To find: The angle $\theta$, for which the function $A\left(\theta \right)$ in part (a) achieved largest cross sectional area.

Answer to Problem 64E

The angle $\theta$ for which the function $A\left(\theta \right)$ achieved the largest cross sectional area of the rain gutter is $60°$.

Explanation of Solution

Given:

The cross sectional area of the rain gutter is given by the function $A\left(\theta \right)=100\sin \theta +100\sin \theta \cos \theta$.

Calculation:

The function $A\left(\theta \right)=100\sin \theta +100\sin \theta \cos \theta$ has both trigonometric function $\sin \theta$ and $\cos \theta$.

Case (i):

The value of trigonometric function $\sin \theta$ is $0$ and $\cos \theta$ is $1$ at $\theta =0°$.
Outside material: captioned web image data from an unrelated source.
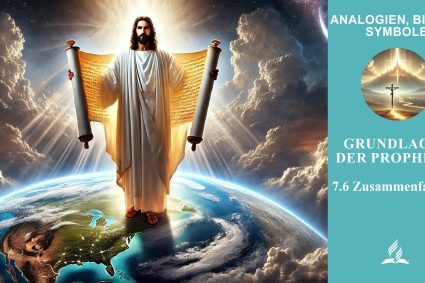 Lektion 7.Grundlagen der Prophetie | 7.6 Zusammenfassung | ANALOGIEN, BILDER, SYMBOLE | LEBENDIGES GLAUBENSLEBEN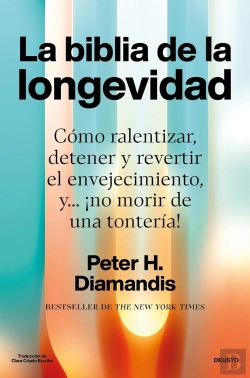 Bertrand.pt - La Biblia De La Longevidad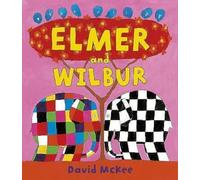 ELMER and WILBUR by David McKee - Bedtime Picture Story Book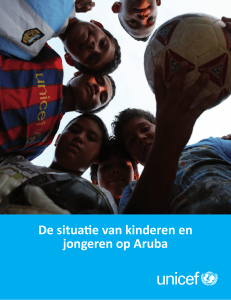 De situaƟe van kinderen en jongeren op Aruba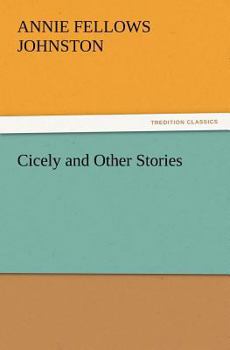 Cicely,: And other stories,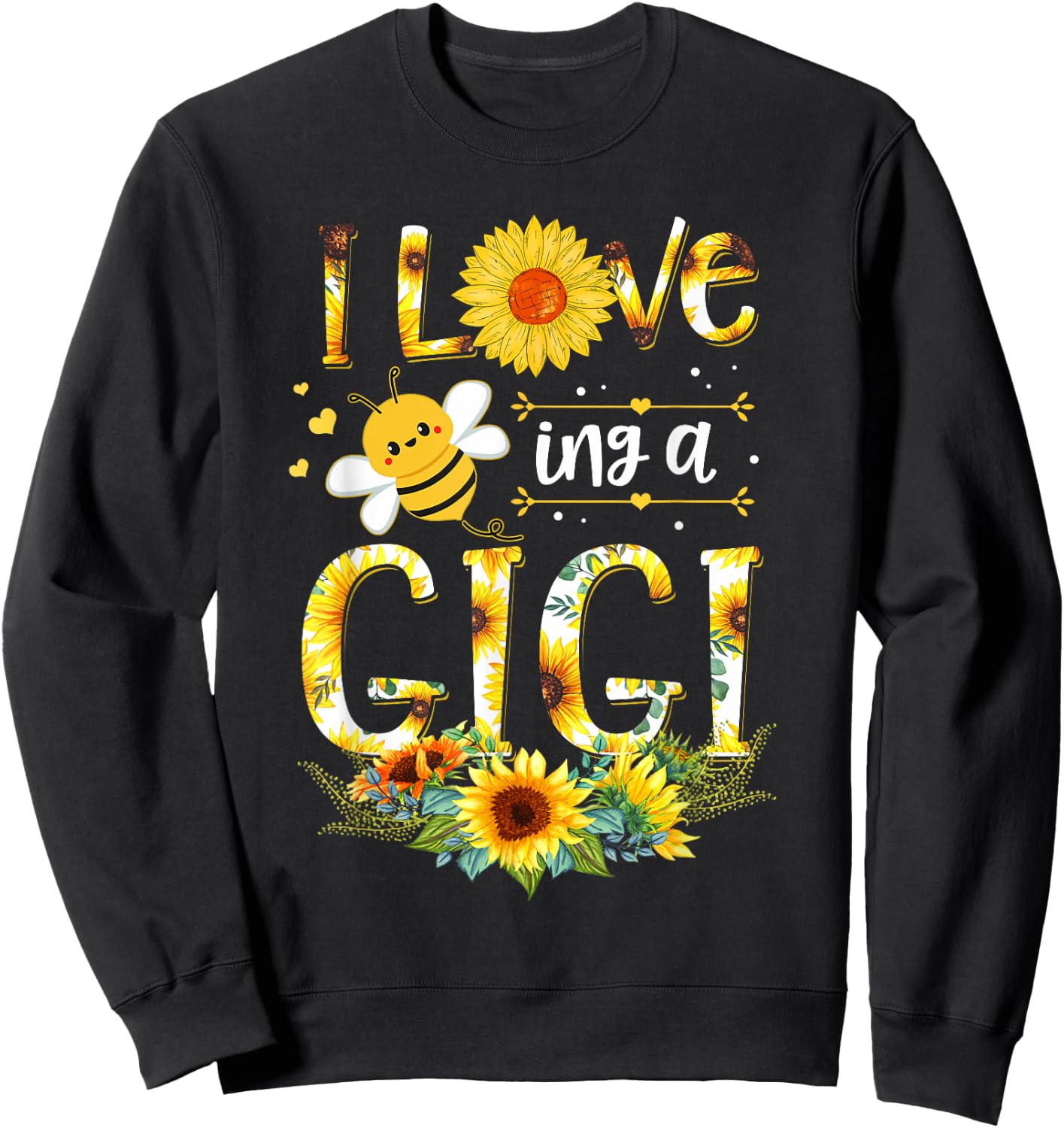 I Love Being A Gigi Sunflower Bee Mother's Day Sweatshirt - Sweatshirt | Black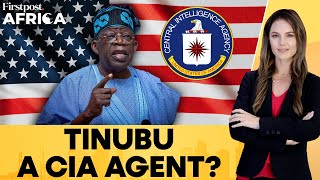 Nigeria: CIA Reportedly Confirms President Bola Tinubu as an Active Asset | Firstpost Africa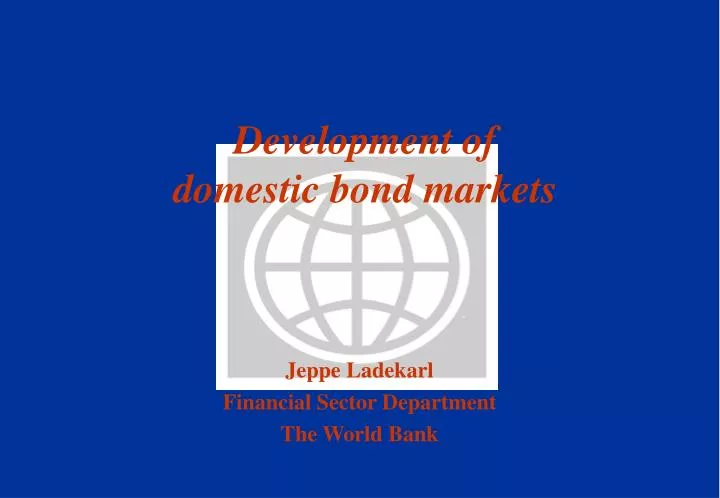 development of domestic bond markets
The function $A\left(\theta \right)$ becomes,

$\begin{array}{c}A\left(\theta \right)=100\sin \theta +100\sin \theta \cos \theta \\ =0\end{array}$

Case (ii):

The value of trigonometric function $\sin \theta$ is $1$ and $\cos \theta$ is $0$ at $\theta =90°$.

The function $A\left(\theta \right)$ becomes,

$\begin{array}{c}A\left(\theta \right)=100\sin \theta +100\sin \theta \cos \theta \\ =100+0\\ =100\end{array}$

Case (iii):

The value of trigonometric function $\sin \theta$ is $\frac{1}{2}$ and $\cos \theta$ is $\frac{\sqrt{3}}{2}$ at $\theta =30°$.

The function $A\left(\theta \right)$ becomes,

$\begin{array}{c}A\left(\theta \right)=100\sin \theta +100\sin \theta \cos \theta \\ =100\times \frac{1}{2}+100\times \frac{1}{2}\times \frac{\sqrt{3}}{2}\\ =50+25\sqrt{3}\\ \approx 93.3\end{array}$

Case (iv):

The value of trigonometric function $\sin \theta$ is $\frac{1}{\sqrt{2}}$ and $\cos \theta$ is $\frac{1}{\sqrt{2}}$ at $\theta =45°$.

The function $A\left(\theta \right)$ becomes,

$\begin{array}{c}A\left(\theta \right)=100\sin \theta +100\sin \theta \cos \theta \\ =\frac{100}{\sqrt{2}}+\frac{100}{\sqrt{2}\cdot \sqrt{2}}\\ =50\sqrt{2}+50\\ \approx 121\end{array}$

Case (v):

The value of trigonometric function $\sin \theta$ is $\frac{\sqrt{3}}{2}$ and $\cos \theta$ is $\frac{1}{2}$ at $\theta =60°$.

The function $A\left(\theta \right)$ becomes,

$\begin{array}{c}A\left(\theta \right)=100\sin \theta +100\sin \theta \cos \theta \\ =\frac{100\sqrt{3}}{2}+\frac{100\sqrt{3}}{2\times 2}\\ =50\sqrt{3}+25\sqrt{3}\\ \approx 130\end{array}$

Thus, the function $A\left(\theta \right)$ gives largest cross sectional area in case (v).

Therefore the angle $\theta$ for which the function $A\left(\theta \right)$ achieved the largest cross sectional, area is $60°$.